Output every record precisely.
** Opening Records to use block **
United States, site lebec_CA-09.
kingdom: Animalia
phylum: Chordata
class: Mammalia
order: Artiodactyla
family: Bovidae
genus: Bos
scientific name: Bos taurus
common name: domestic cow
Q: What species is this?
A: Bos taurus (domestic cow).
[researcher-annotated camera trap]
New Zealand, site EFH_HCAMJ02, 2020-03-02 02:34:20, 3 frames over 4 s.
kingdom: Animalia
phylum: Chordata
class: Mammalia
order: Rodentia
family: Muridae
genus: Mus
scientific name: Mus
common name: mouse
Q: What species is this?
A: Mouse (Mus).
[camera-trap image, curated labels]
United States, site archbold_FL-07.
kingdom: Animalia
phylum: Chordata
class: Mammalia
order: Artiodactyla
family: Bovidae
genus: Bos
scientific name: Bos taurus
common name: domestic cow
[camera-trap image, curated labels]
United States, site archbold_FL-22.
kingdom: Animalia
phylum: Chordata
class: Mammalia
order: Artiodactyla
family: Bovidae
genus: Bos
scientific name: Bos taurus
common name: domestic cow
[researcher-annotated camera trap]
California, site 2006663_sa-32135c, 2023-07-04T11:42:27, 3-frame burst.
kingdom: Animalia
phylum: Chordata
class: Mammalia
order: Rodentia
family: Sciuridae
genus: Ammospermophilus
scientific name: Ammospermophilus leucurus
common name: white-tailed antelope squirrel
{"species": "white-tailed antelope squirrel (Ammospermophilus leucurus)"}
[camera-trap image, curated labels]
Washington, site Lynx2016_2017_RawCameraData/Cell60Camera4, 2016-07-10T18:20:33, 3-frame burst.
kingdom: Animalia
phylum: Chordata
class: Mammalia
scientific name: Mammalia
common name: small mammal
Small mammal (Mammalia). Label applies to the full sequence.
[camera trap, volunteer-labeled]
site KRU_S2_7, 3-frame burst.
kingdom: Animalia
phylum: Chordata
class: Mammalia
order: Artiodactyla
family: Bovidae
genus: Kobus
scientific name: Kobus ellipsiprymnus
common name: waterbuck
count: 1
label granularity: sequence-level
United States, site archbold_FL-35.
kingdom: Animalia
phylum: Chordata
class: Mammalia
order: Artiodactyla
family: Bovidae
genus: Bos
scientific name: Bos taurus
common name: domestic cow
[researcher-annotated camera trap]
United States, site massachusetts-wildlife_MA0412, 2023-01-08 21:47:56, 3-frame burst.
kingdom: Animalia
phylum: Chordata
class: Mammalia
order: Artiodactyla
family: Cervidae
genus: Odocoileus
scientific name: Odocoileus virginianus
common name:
** Closing Records to use block **
## Worked solution
United States, site lebec_CA-09.
kingdom: Animalia
phylum: Chordata
class: Mammalia
order: Artiodactyla
family: Bovidae
genus: Bos
scientific name: Bos taurus
common name: domestic cow
Q: What species is this?
A: Bos taurus (domestic cow).
[researcher-annotated camera trap]
New Zealand, site EFH_HCAMJ02, 2020-03-02 02:34:20, 3 frames over 4 s.
kingdom: Animalia
phylum: Chordata
class: Mammalia
order: Rodentia
family: Muridae
genus: Mus
scientific name: Mus
common name: mouse
Q: What species is this?
A: Mouse (Mus).
[camera-trap image, curated labels]
United States, site archbold_FL-07.
kingdom: Animalia
phylum: Chordata
class: Mammalia
order: Artiodactyla
family: Bovidae
genus: Bos
scientific name: Bos taurus
common name: domestic cow
[camera-trap image, curated labels]
United States, site archbold_FL-22.
kingdom: Animalia
phylum: Chordata
class: Mammalia
order: Artiodactyla
family: Bovidae
genus: Bos
scientific name: Bos taurus
common name: domestic cow
[researcher-annotated camera trap]
California, site 2006663_sa-32135c, 2023-07-04T11:42:27, 3-frame burst.
kingdom: Animalia
phylum: Chordata
class: Mammalia
order: Rodentia
family: Sciuridae
genus: Ammospermophilus
scientific name: Ammospermophilus leucurus
common name: white-tailed antelope squirrel
{"species": "white-tailed antelope squirrel (Ammospermophilus leucurus)"}
[camera-trap image, curated labels]
Washington, site Lynx2016_2017_RawCameraData/Cell60Camera4, 2016-07-10T18:20:33, 3-frame burst.
kingdom: Animalia
phylum: Chordata
class: Mammalia
scientific name: Mammalia
common name: small mammal
Small mammal (Mammalia). Label applies to the full sequence.
[camera trap, volunteer-labeled]
site KRU_S2_7, 3-frame burst.
kingdom: Animalia
phylum: Chordata
class: Mammalia
order: Artiodactyla
family: Bovidae
genus: Kobus
scientific name: Kobus ellipsiprymnus
common name: waterbuck
count: 1
label granularity: sequence-level
United States, site archbold_FL-35.
kingdom: Animalia
phylum: Chordata
class: Mammalia
order: Artiodactyla
family: Bovidae
genus: Bos
scientific name: Bos taurus
common name: domestic cow
[researcher-annotated camera trap]
United States, site massachusetts-wildlife_MA0412, 2023-01-08 21:47:56, 3-frame burst.
kingdom: Animalia
phylum: Chordata
class: Mammalia
order: Artiodactyla
family: Cervidae
genus: Odocoileus
scientific name: Odocoileus virginianus
common name:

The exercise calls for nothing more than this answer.